Even now, Kaspersky detects one of Tiranium's two main files as malware, and ESET detects them both. Fortinet identifies Tiranium's website as malicious, as does Webroot's BrightCloud service.
Shady Behaviors
I pointed out this detection to my Kaspersky contact and asked if he could explain why Tiranium was flagged as malware. He dug into the question with significantly more skill than I could muster, and came up with a lot. "They're using more than five different obfuscators to obfuscate their code and there's no digital signature," he said "It's a little crazy and looks far from legit." There's no smoking gun here, but these and other malware-like behaviors were sufficient to get the product flagged. He also found traffic from the server referencing VT (VirusTotal), Anubis, and VirScan, suggesting some kind of reliance on third-party sources.

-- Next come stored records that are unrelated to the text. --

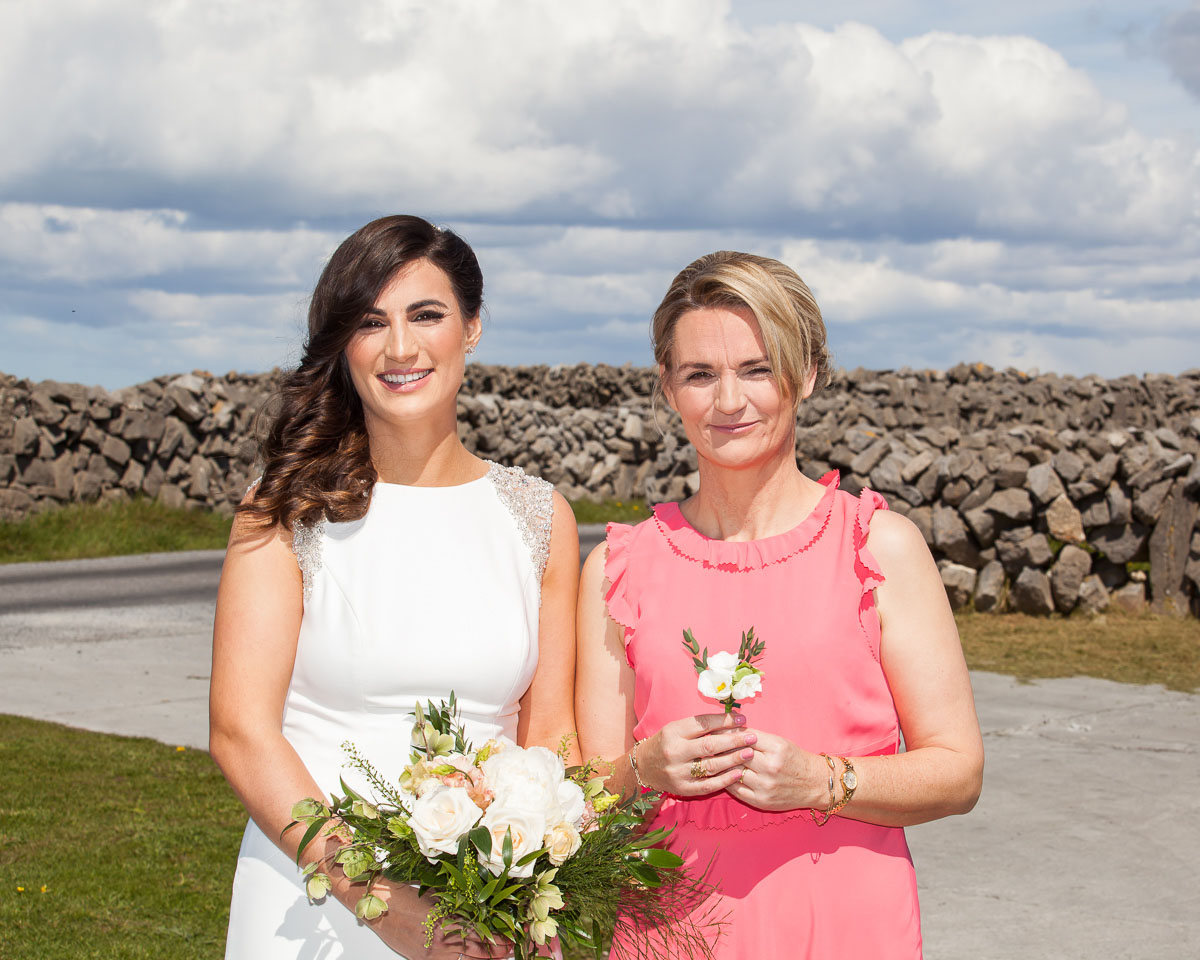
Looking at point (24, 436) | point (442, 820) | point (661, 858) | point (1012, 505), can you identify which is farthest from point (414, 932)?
point (24, 436)

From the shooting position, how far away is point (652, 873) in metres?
2.33

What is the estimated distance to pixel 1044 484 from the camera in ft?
36.3

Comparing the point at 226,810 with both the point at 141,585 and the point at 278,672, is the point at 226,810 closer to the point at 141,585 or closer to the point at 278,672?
the point at 278,672

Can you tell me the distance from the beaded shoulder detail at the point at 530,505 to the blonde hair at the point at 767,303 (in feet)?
1.79

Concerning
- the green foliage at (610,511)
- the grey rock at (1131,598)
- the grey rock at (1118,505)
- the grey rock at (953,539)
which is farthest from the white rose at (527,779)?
the green foliage at (610,511)

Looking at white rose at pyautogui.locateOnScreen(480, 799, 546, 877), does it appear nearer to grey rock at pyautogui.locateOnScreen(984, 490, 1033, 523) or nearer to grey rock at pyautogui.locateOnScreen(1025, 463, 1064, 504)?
grey rock at pyautogui.locateOnScreen(984, 490, 1033, 523)

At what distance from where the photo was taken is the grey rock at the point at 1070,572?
1102cm

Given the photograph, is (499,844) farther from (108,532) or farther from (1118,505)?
(108,532)

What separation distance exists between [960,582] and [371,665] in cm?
937

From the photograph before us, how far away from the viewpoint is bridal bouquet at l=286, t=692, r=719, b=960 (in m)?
2.15

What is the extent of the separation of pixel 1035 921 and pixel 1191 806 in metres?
1.93

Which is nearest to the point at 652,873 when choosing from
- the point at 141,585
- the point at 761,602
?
the point at 761,602

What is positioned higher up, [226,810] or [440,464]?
[440,464]

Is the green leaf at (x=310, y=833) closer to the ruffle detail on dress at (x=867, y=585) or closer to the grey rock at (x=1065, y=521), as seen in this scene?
the ruffle detail on dress at (x=867, y=585)
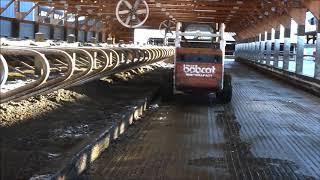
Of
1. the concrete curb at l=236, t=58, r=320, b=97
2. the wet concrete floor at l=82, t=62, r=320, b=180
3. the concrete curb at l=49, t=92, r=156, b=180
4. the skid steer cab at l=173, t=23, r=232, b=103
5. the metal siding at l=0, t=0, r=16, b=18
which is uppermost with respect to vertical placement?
the metal siding at l=0, t=0, r=16, b=18

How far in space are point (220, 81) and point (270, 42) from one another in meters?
18.8

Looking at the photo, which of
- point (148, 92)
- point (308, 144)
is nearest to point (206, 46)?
point (148, 92)

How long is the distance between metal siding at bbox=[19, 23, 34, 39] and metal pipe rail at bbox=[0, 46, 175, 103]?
10.1 m

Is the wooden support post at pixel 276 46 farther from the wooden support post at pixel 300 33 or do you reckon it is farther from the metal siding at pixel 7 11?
the metal siding at pixel 7 11

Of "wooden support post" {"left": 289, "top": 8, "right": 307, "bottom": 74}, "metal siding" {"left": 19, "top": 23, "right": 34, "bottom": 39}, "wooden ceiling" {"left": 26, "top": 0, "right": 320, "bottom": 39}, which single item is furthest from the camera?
"wooden ceiling" {"left": 26, "top": 0, "right": 320, "bottom": 39}

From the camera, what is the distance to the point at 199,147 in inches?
315

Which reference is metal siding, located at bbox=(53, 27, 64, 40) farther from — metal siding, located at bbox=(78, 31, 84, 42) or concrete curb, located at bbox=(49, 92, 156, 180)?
concrete curb, located at bbox=(49, 92, 156, 180)

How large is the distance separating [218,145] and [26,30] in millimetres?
20407

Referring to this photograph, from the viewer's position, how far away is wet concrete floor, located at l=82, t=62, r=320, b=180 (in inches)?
254

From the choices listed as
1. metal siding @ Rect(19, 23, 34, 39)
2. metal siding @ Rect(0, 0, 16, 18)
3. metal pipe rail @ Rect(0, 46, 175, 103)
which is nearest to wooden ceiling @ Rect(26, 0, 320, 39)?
metal siding @ Rect(19, 23, 34, 39)

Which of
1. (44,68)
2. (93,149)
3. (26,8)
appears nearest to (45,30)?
(26,8)

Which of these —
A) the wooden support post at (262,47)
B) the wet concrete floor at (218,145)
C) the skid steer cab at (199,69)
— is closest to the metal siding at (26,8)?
the wooden support post at (262,47)

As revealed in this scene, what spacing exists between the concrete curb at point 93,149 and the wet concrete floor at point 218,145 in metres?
0.11

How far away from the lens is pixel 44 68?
684 centimetres
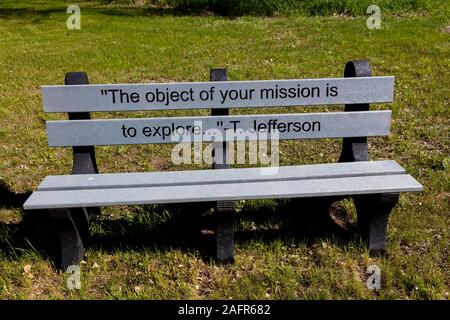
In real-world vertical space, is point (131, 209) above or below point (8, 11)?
below

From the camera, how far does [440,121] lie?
5.81 m

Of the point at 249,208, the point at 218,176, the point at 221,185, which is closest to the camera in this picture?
the point at 221,185

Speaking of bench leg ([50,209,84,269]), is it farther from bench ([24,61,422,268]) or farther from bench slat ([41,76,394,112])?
bench slat ([41,76,394,112])

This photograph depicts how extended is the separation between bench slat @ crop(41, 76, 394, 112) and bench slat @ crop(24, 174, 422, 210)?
0.58 metres

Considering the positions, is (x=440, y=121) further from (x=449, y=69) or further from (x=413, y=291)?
(x=413, y=291)

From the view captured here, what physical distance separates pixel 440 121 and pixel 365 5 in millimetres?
8275

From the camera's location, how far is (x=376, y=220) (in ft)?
11.1

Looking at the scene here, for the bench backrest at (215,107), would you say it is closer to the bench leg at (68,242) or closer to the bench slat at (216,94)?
the bench slat at (216,94)

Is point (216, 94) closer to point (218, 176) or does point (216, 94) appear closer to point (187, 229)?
point (218, 176)

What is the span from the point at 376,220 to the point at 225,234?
94cm

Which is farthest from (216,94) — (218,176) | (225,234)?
(225,234)

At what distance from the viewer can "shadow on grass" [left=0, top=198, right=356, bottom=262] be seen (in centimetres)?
357

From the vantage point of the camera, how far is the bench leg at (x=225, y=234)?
3.25 m
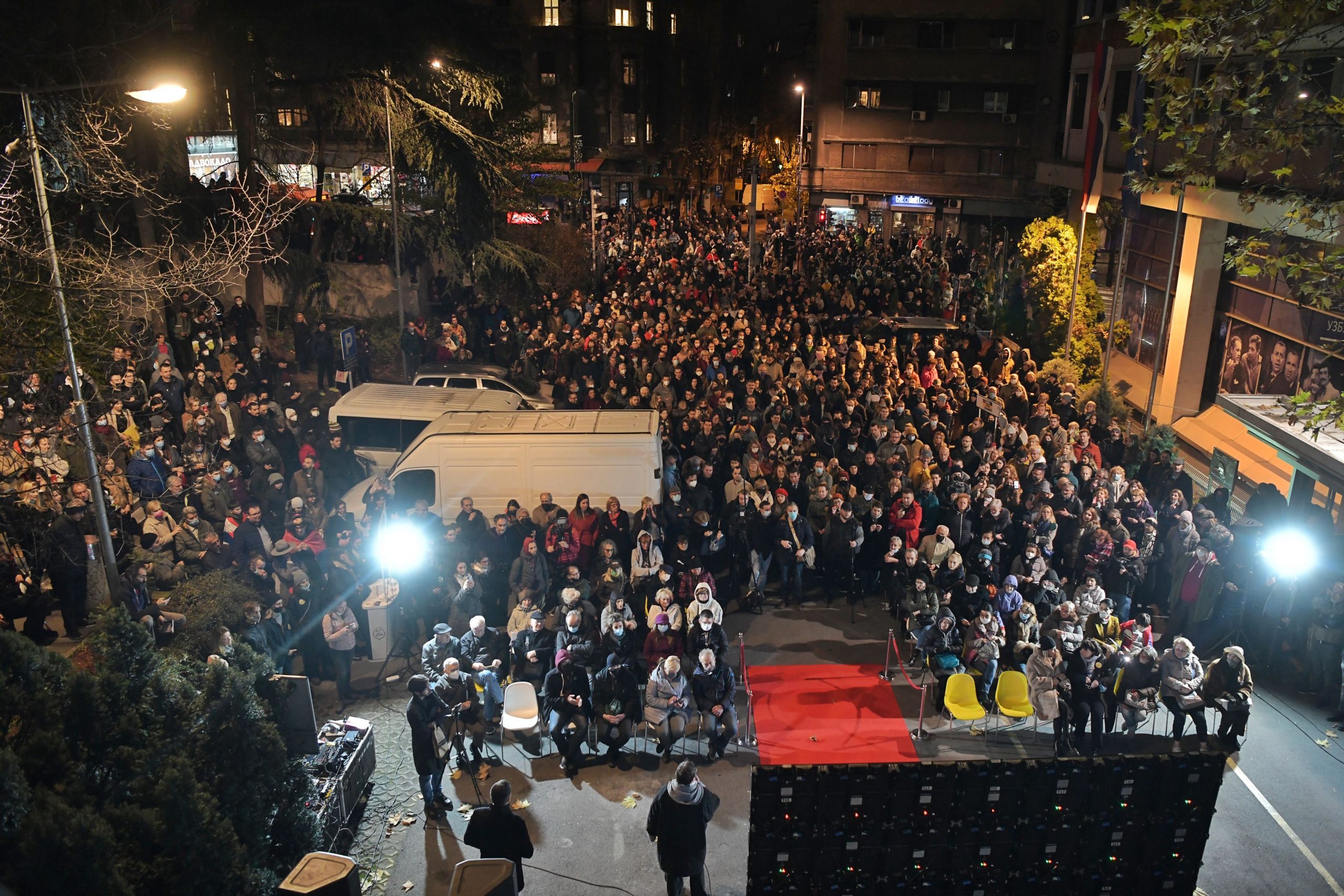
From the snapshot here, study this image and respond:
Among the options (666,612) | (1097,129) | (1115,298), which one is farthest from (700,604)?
(1097,129)

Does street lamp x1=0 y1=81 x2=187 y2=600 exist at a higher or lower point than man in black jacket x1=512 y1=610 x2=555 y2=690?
higher

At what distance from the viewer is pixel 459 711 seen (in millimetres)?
Answer: 9891

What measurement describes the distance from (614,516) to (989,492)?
4.94 metres

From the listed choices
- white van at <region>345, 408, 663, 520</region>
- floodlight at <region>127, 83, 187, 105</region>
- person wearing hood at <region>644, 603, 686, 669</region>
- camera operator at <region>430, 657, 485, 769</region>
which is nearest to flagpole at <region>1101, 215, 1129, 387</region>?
white van at <region>345, 408, 663, 520</region>

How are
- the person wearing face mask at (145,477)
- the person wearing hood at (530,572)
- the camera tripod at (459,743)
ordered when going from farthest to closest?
1. the person wearing face mask at (145,477)
2. the person wearing hood at (530,572)
3. the camera tripod at (459,743)

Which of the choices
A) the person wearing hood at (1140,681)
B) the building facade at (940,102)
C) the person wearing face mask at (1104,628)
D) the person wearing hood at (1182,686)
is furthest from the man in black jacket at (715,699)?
the building facade at (940,102)

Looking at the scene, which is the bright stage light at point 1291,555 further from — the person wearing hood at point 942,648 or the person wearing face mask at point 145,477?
the person wearing face mask at point 145,477

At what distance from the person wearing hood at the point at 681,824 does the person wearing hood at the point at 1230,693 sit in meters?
5.66

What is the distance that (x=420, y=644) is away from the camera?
12367mm

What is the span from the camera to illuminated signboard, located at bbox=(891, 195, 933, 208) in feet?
149

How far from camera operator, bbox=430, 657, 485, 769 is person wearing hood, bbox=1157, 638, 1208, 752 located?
7016 millimetres

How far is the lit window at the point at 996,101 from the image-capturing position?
43.7 metres

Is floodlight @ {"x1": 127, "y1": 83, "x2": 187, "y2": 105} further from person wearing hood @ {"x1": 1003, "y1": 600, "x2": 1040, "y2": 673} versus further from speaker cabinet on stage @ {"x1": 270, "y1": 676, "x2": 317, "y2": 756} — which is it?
person wearing hood @ {"x1": 1003, "y1": 600, "x2": 1040, "y2": 673}

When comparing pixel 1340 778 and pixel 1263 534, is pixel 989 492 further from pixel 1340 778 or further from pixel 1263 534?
pixel 1340 778
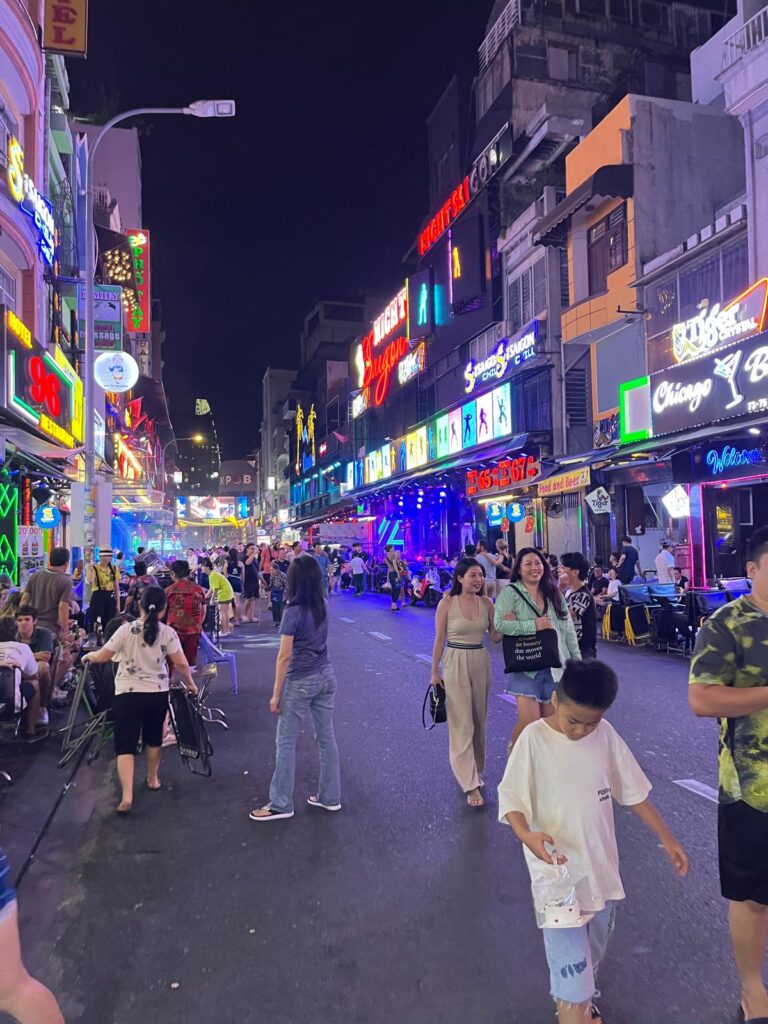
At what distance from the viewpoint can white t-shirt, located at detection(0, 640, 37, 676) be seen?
673cm

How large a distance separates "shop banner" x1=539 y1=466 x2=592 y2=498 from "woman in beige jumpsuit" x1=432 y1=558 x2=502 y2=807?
41.3ft

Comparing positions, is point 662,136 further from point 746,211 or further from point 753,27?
point 746,211

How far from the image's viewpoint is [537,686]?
539 cm

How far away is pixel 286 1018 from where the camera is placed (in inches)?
112

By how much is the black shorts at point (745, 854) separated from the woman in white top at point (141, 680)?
4.17 meters

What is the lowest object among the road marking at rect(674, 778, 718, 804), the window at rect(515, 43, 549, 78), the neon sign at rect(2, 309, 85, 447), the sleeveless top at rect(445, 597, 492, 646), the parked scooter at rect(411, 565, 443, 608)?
the road marking at rect(674, 778, 718, 804)

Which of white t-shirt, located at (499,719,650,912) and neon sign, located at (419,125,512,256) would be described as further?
neon sign, located at (419,125,512,256)

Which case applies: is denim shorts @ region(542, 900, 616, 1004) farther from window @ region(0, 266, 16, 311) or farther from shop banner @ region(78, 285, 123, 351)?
shop banner @ region(78, 285, 123, 351)

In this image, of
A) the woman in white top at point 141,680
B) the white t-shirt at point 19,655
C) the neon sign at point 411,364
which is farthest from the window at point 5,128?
the neon sign at point 411,364

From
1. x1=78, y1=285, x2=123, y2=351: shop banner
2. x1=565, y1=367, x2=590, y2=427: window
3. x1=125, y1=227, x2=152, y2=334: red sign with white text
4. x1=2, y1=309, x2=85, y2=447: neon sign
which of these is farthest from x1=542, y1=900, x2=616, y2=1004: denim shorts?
x1=125, y1=227, x2=152, y2=334: red sign with white text

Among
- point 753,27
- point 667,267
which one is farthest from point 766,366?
point 753,27

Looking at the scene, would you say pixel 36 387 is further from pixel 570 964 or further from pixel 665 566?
pixel 570 964

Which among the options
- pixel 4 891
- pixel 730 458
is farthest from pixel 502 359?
pixel 4 891

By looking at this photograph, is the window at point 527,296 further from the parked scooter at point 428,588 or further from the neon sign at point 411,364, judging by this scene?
the parked scooter at point 428,588
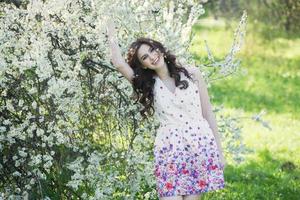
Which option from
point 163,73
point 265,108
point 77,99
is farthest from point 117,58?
point 265,108

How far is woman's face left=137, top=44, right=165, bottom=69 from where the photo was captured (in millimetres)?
4484

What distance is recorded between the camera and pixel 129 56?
15.1ft

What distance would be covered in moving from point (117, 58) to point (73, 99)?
1.55 ft

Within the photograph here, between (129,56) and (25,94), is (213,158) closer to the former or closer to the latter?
(129,56)

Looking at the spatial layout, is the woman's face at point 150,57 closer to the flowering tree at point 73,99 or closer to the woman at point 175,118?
the woman at point 175,118

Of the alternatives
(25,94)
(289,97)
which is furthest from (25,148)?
A: (289,97)

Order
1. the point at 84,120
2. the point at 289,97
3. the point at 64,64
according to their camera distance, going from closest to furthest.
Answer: the point at 64,64
the point at 84,120
the point at 289,97

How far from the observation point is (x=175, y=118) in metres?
4.51

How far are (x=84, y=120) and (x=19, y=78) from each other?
1.98ft

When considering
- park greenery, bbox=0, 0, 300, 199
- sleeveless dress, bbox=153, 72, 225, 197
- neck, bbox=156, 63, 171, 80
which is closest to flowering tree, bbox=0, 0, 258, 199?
park greenery, bbox=0, 0, 300, 199

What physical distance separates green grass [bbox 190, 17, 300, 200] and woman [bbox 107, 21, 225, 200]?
38.1 inches

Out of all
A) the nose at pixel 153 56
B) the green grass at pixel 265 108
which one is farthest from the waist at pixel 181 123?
the green grass at pixel 265 108

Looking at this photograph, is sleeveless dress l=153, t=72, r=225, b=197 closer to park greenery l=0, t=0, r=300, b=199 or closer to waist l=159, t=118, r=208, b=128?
waist l=159, t=118, r=208, b=128

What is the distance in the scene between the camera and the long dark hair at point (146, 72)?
4.53 meters
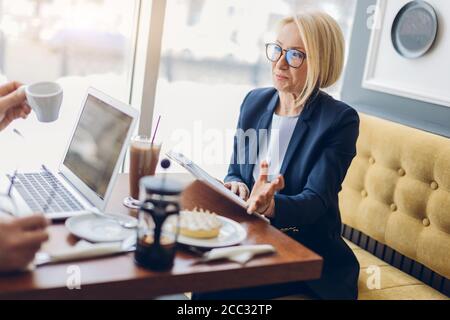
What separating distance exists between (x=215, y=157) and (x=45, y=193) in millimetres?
1148

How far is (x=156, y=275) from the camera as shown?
1012mm

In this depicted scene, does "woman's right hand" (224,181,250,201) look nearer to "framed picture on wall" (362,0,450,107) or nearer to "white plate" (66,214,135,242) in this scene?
"white plate" (66,214,135,242)

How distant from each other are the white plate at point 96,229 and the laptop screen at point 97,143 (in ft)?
0.25

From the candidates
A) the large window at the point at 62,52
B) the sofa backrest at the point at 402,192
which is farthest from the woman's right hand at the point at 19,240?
the sofa backrest at the point at 402,192

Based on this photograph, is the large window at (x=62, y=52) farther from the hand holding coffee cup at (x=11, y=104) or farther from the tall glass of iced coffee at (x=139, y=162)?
the tall glass of iced coffee at (x=139, y=162)

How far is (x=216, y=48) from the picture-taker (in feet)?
7.65

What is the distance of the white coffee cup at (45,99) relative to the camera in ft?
4.50

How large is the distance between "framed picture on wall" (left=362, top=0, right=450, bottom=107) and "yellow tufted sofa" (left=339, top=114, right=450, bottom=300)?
0.68 ft

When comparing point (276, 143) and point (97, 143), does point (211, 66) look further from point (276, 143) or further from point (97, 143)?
point (97, 143)

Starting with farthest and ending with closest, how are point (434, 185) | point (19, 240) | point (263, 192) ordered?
1. point (434, 185)
2. point (263, 192)
3. point (19, 240)

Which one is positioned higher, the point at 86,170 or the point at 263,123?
the point at 263,123

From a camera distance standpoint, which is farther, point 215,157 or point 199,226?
point 215,157

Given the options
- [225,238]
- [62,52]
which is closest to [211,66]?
[62,52]
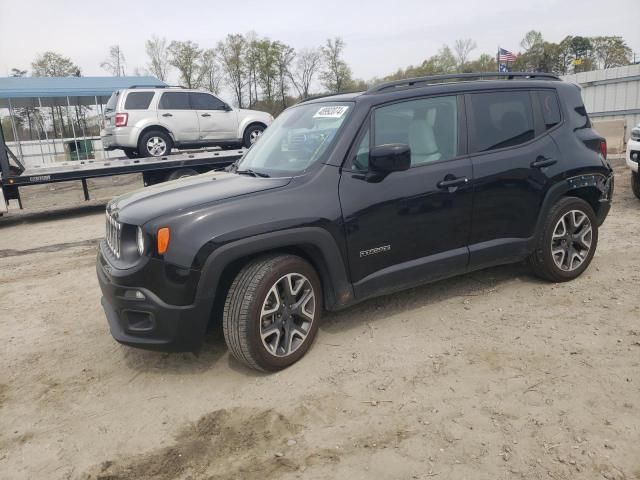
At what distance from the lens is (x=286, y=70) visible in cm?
5625

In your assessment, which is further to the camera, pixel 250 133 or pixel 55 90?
pixel 55 90

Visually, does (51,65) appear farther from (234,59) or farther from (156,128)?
(156,128)

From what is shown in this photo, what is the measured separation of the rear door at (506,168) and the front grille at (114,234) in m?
2.69

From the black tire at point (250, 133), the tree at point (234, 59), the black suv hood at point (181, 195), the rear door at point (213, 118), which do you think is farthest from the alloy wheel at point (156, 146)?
the tree at point (234, 59)

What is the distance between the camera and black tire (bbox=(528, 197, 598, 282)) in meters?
4.50

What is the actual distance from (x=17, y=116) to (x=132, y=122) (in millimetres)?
19163

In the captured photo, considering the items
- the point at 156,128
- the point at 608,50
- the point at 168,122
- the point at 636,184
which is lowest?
the point at 636,184

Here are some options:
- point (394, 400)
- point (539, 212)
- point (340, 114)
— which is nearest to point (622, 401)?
point (394, 400)

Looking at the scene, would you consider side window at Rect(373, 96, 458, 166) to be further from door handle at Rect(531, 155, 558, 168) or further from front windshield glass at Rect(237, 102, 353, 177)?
door handle at Rect(531, 155, 558, 168)

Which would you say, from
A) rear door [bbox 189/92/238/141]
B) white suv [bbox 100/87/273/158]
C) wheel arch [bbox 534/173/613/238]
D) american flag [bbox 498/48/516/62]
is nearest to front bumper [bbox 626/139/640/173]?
wheel arch [bbox 534/173/613/238]

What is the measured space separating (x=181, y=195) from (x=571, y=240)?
11.5ft

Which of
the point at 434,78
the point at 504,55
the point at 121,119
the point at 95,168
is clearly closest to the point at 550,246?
the point at 434,78

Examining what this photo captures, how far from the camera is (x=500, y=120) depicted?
14.2 ft

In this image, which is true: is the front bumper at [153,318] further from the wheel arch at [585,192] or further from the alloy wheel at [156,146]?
the alloy wheel at [156,146]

The BrightCloud folks couldn't pinpoint the reason that Tiranium's website got flagged as risky. However, they pointed out that Tiranium's IP address is shared with quite a few phishing websites. Google's safe browsing page for the olympe.in domain used by Tiranium had some alarming news: "Of the 1341 pages we tested on the site over the past 90 days, 13 page(s) resulted in malicious software being downloaded and installed without user consent."
I said in my review that Tiranium is a good first effort, but not ready to challenge our several Editors' Choice antivirus products. I now feel that the company needs to both improve the product and regain my trust with professionalism and transparency. Fix the spelling and grammar errors, ditch the obfuscation, digitally sign the executable files, and make sure it integrates with Windows's Action Center. Refrain from any use of third-party products that isn't fully transparent. Separate Web hosting from servers that host malware. For now, I recommend that you stick with our Editors' Choice antivirus products.